Making Cultural Cooperation Popular

As we discuss different approaches and practices for successful public diplomacy, Japan’s concept of ‘cultural co-operation’ seems particularly interesting and underestimated in its power.

Described by Ogoura for the Journal of the East Asia Foundation, cultural co-operation implies “activities as helping developing countries to stage theatrical performances, providing them with lighting or recording equipment, furnishing showcases for museums and giving them technical assistance in arts management”. As Ogoura points out, in Japan’s case, this type of public diplomacy proved especially effective, positioning it as a strong international player on the stage of cultural diplomacy. The highlight of this strategy was the establishment of a special fund within UNESCO, dedicated to preservation of cultural heritage in developing countries.

It seems that the concept of cultural co-operation is particularly powerful and does not get enough attention in discussion about public diplomacy. Usually, when cultural diplomacy is discussed, the context implies use of a nation’s culture to attract attention and leverage the public image and the soft power of that nation on the international stage. However from a ‘giving is receiving’ perspective, it is a brilliant strategic move to invest in other nations’ cultures.

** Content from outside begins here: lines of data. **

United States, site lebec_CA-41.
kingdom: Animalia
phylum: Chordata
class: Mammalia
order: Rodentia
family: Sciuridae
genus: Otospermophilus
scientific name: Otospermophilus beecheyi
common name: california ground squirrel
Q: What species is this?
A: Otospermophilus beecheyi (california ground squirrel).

As we discussed in class, culture is an inherent and usually very emotional part of every national identity, that influences values, perceptions and behaviors on individual as well as on collective level. Therefore encouraging and strengthening cultural diversity is likely to buy a country powerful positive image and support from publics, as well as spark an interest towards that country’s culture in an indirect, subtle fashion.

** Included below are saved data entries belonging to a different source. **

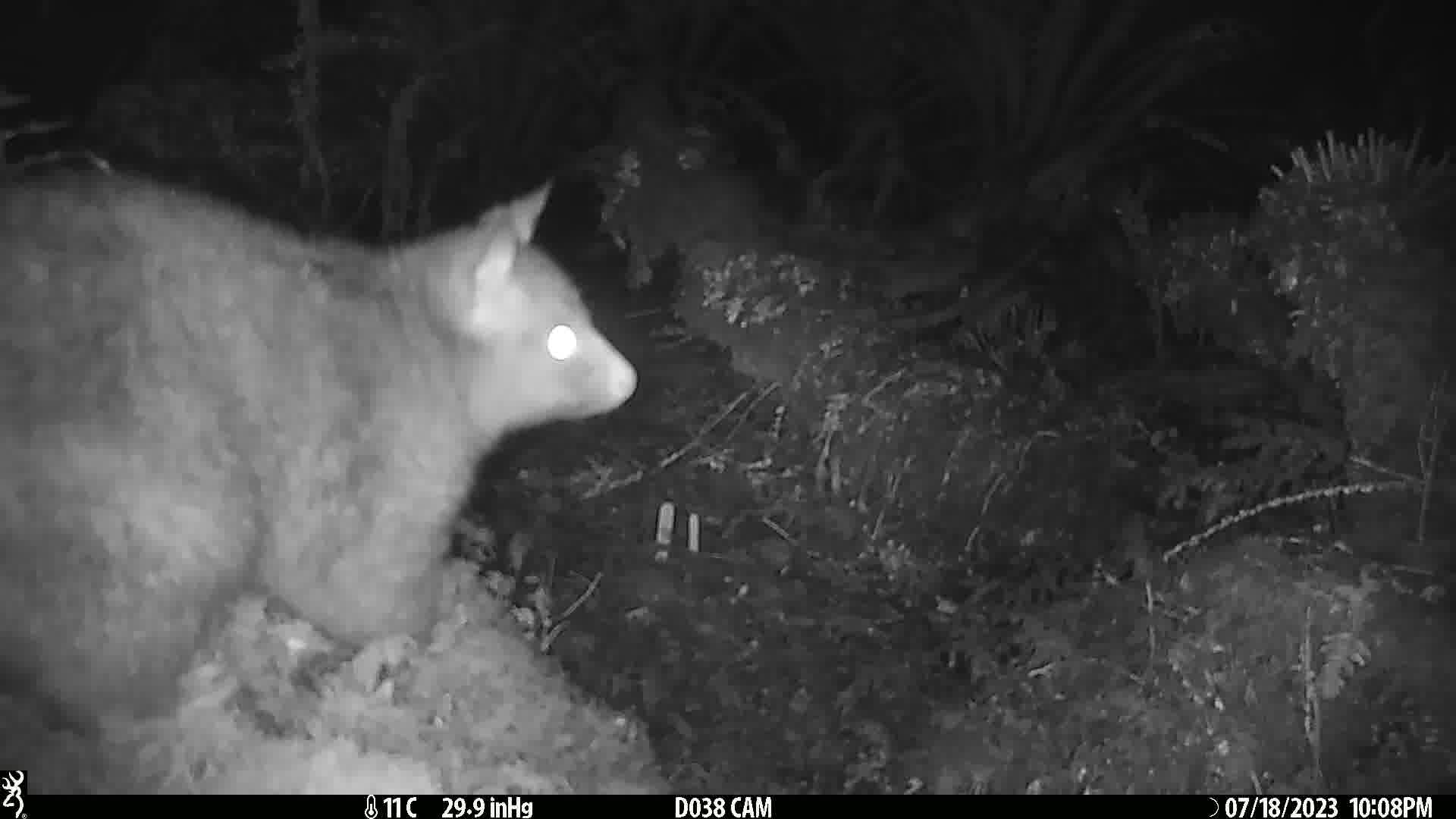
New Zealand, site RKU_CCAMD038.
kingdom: Animalia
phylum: Chordata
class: Mammalia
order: Diprotodontia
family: Phalangeridae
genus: Trichosurus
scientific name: Trichosurus vulpecula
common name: common brushtail possum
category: possum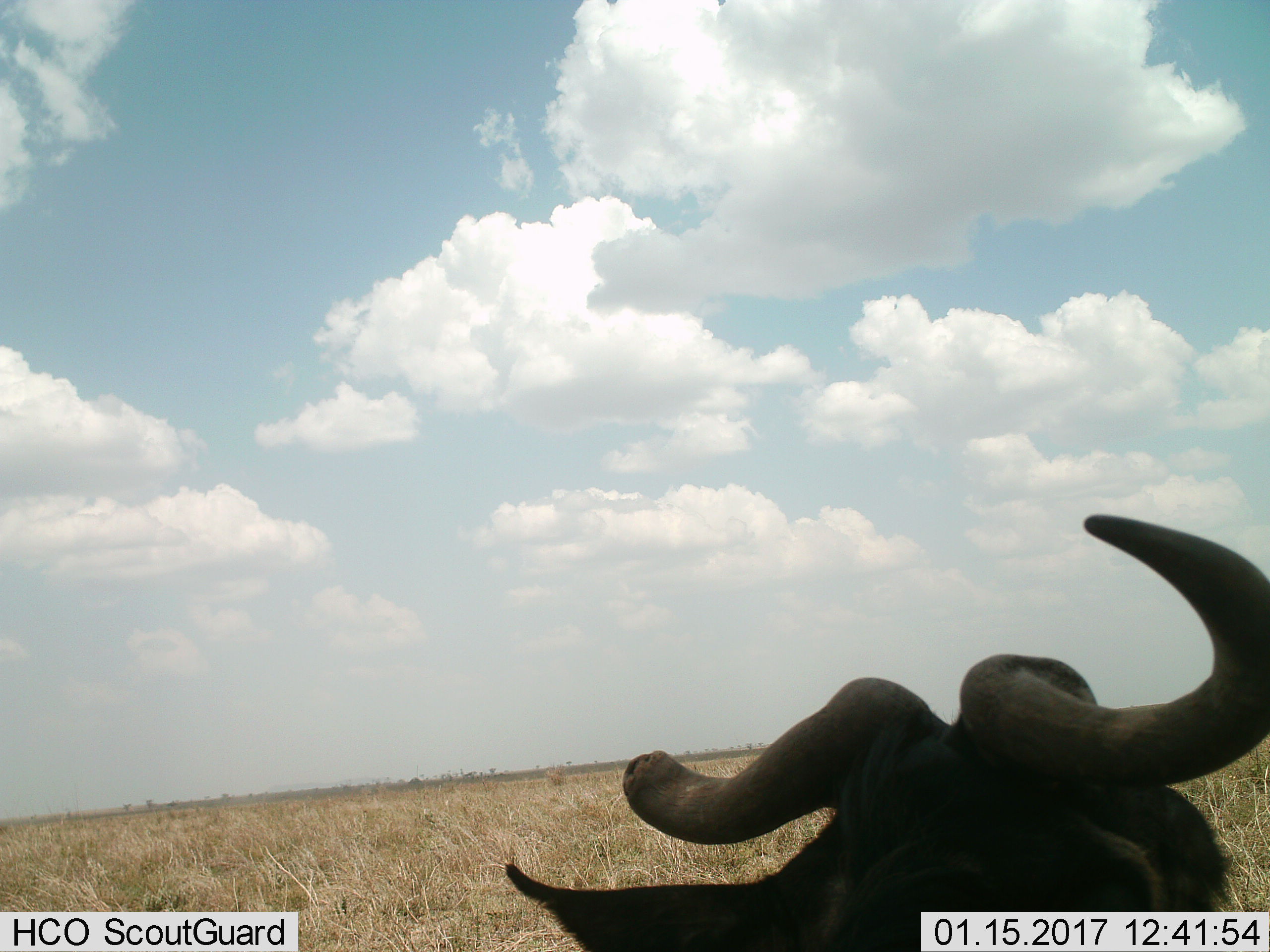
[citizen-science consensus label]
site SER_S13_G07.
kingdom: Animalia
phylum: Chordata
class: Mammalia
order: Artiodactyla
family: Bovidae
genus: Connochaetes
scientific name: Connochaetes taurinus taurinus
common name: blue wildebeest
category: wildebeestblue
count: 1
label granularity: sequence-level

4 thoughts on “Making Cultural Cooperation Popular”

  1. Dear Alona,
    Your assessment of “cultural cooperation” as an under-explored area of PD is important precisely because it points to necessary implications for future research and policy re-shaping in the field. Throughout this semester we have explored the notions of soft and hard power and their dynamics with respect to State’s public diplomacy strategies. In this context, PD was mostly about one-way, authoritative communication to steer public opinion in a very specific direction. While the “cultural cooperation” maintains the diplomatic objective of securing international support for domestic policies, it does so in a more subtle way. Power is less of a component in it than dialogue, intercultural interaction, and multiple-layered communication. It creates good propaganda for states (and organizations) involved, simultaneously, which essentially create channels for conflict resolution and peacebuilding. It is all about transformative diplomacy.
    Moreover, cooperative diplomacy involves new public diplomacy actors in the sense that it acknowledges the power of ignored PD strategies and neglected values pertaining to a successful PD, such as culture, whose importance you discuss in your post. This makes me think about the role of global netizens as influential actors in cooperative diplomacy. How can we take part in this process, not as policymakers, but as individuals belonging to interconnected, virtual communities? How can we leverage this “commonplace experience” as PD practitioners or scholars? Really, this concept of cultural cooperation is particularly appealing to the media and journalists as well, as it can transform the traditional standards on media framing and agenda setting. This strategy could certainly transcend cultural barriers and engrained stereotypes, perpetuated by the media, and engulf the myriad of actors in the new public diplomacy era in entrenched flows of diplomacy- or, in other words, communication. Interesting niche to be mindful of in the coming years in the field of public diplomacy, indeed!